* _Supplied text_
Call me cynical, but I just don't see why commonsensemedia and so many other reviewers are raving about this film. It's not awful, but there are quite a few weak points. First and foremost, as a parent of daughters (ages 5 & 7), I think the way the female leads are presented is problematic. Both are typical Disney princesses--pretty, doe-eyed, wasp-waisted ingenues. While the focus on sibling love and loyalty instead of romantic love is a redeeming feature, I don't think that erases the fact that girls still get the message loud-and-clear, that being pretty is the most important thing about being a girl. The film also takes kids on an emotional roller coaster. My 7 year old was fine, but my 5 year old was a teary mess at the end. Why is it with Disney films that every emotion has to be so intense? It's the cinematic equivalent of reading a novel written in all-caps. As a film, there are also some significant flaws. For example, a significant character's sudden personality change seems like a forced plot device to bring the film to its climax. The film showed off Disney's might as an animation maestro, and sales of Frozen merchandise will clearly fill Disney's coffers. It seems clear that these are the two elements most important to Disney--with storytelling a distant third.
Educator and Parent Written bySunnyCA November 27, 2013

Good family movie for the holiday weekend

This was a good movie overall. I enjoyed how the "true love" message played out in a different way than usual. There is no real villain in the movie, and limited violence, but my 4-year old did get scared by the ice monster and wolves; there is also a scene where a girl punches a boy, which he didn't like. It felt more like a broadway musical than a typical cartoon film, but it was a nice change. I thought it was more of a girl movie, but all four boys I had with me (ages 4-11) really enjoyed it and were humming the tunes on the way home.
What other families should know
Great messages
Great role models
Parent of a 5, 7, and 9 year old Written byDad__ January 7, 2014

Did I see the same movie as you guys?

Wow, the whole family (Mom, Dad, 5yo, 9yo, 12yo) disliked this one. What is up with the princess going up to the castle and suddenly dressed in a wholly inappropriate way? I would love an animated movie that did not involve becoming orphans. As the parent of an adopted child, it would be nice to have a movie with loving parents for once. I thought the whole concept that the younger sister FINALLY gets a day out and promptly spends it falling in love a lost opportunity. Could she just enjoy the town without having to find a Prince? As an adult I found this painful to sit through.

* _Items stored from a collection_
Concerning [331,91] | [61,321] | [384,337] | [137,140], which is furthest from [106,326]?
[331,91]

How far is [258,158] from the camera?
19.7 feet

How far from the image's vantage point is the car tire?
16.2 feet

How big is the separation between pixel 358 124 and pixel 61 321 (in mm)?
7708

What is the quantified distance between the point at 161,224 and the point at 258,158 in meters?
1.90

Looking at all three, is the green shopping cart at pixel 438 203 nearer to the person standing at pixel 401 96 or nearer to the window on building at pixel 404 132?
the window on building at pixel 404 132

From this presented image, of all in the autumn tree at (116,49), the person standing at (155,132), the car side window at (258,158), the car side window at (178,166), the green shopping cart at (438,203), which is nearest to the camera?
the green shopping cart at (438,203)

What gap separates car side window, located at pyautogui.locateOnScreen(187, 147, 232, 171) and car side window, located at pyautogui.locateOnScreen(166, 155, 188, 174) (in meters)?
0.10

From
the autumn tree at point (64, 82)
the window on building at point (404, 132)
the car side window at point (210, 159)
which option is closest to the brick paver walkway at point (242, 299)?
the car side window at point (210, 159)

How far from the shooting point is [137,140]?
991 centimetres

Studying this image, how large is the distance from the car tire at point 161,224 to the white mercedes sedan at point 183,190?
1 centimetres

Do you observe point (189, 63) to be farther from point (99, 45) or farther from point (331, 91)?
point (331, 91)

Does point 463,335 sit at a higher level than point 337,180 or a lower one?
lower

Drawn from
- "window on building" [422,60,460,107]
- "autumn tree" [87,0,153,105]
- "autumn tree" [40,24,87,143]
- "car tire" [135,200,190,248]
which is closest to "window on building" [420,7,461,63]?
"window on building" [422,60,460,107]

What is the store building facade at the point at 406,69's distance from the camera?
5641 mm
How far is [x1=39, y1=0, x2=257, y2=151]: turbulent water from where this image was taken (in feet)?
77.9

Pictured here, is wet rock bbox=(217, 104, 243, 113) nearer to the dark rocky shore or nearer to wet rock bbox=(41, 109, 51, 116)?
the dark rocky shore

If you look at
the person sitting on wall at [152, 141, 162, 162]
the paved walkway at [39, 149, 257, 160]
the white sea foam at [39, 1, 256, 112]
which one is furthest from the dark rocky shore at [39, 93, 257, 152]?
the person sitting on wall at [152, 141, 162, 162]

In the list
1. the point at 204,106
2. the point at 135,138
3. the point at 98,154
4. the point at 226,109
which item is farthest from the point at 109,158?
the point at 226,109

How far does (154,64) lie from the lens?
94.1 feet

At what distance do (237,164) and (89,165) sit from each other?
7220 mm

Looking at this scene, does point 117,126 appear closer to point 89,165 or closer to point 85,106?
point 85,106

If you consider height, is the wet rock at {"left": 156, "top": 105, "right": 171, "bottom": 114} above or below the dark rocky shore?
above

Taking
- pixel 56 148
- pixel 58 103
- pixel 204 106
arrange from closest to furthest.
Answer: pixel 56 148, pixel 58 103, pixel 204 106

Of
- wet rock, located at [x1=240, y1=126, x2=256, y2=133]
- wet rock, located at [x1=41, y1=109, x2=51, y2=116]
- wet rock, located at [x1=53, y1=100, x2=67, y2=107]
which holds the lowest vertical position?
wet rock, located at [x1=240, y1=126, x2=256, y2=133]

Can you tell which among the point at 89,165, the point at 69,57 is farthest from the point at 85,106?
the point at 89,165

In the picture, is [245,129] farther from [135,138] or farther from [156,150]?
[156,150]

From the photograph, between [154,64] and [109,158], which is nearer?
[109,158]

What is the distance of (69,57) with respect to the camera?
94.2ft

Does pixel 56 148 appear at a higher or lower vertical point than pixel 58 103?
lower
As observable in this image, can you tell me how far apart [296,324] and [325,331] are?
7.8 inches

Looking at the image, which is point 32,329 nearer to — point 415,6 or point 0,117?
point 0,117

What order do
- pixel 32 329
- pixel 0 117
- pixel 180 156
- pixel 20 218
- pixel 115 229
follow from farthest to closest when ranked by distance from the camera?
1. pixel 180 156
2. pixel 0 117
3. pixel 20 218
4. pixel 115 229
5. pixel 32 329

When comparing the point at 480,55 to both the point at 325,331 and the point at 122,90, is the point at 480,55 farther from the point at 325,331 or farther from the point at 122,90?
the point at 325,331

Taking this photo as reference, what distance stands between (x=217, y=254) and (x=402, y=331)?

* _Actions to take_
**1.** In the parent movie reviews, how many boys did the reviewer SunnyCA have along, and what ages were they?
**2.** Extend the parent movie reviews, picking up after their final sentence.
The items come from a separate source.

* _Exercise answers_
**1.** Four boys, ages 4 to 11.

**2.**
Parent of a 6 year old Written byVermillyn December 17, 2013

Parental deaths caused anxiety

without giving anything away, the parents both die at the begging of the film, leaving two sisters almost entirely alone in a castle. Within a week of seeing this film, my 6 1/2 year old started obsessing about us both dying, and what would happen to him (who would care for him). Until now, he's always seemed well adjusted, so I was surprised to see him reduced to tears by anxiety. In fact, it took me two weeks to realize what had caused his fears. Whilst not saying it's not age appropriate, I'd recommend you think about the developmental stage of your child before seeing this film. By 6-7 reality is being cemented and the more realistic events can be generalized to oneself. Death is again touched on later in the film, and it's not natural causes.... I've had to field several questions on this front, too. On a personal note, I felt this film was created in tandem with the musical theater production that's sure to arise. The characters burst into song unnecessarily, and I found this tedious. My son enjoyed the film at the time, but (apart from the ongoing anxiety) forgot it soon afterwards.
Parent Written bySandripuce December 16, 2013

A few good moments but overal very inconstant movie

I didn't like this movie at all. There is way too much singing at the beginning. I didnt like the role that girls play; Anna looks like a young naive girl who'se goal in life is to meet a men and fall in love. She meets a boy and the same night, falls in love and decides to get married! And even though we are never told the age of the character, I assumed Anna was around 15-16; the idea that such a young girl would get married is quite disturbing. Many times, the character have innapropriate and corny outfits (especially Elsa's white dress in her ice castle). The little snow man is very funny and saves the show but somewhat, he doesn't seem to fit with the rest of the movie. Overall, it is a very inconstant movie and I wouldnt recommand it, especially if you have daughters and like me you try to select movies with positive female characters.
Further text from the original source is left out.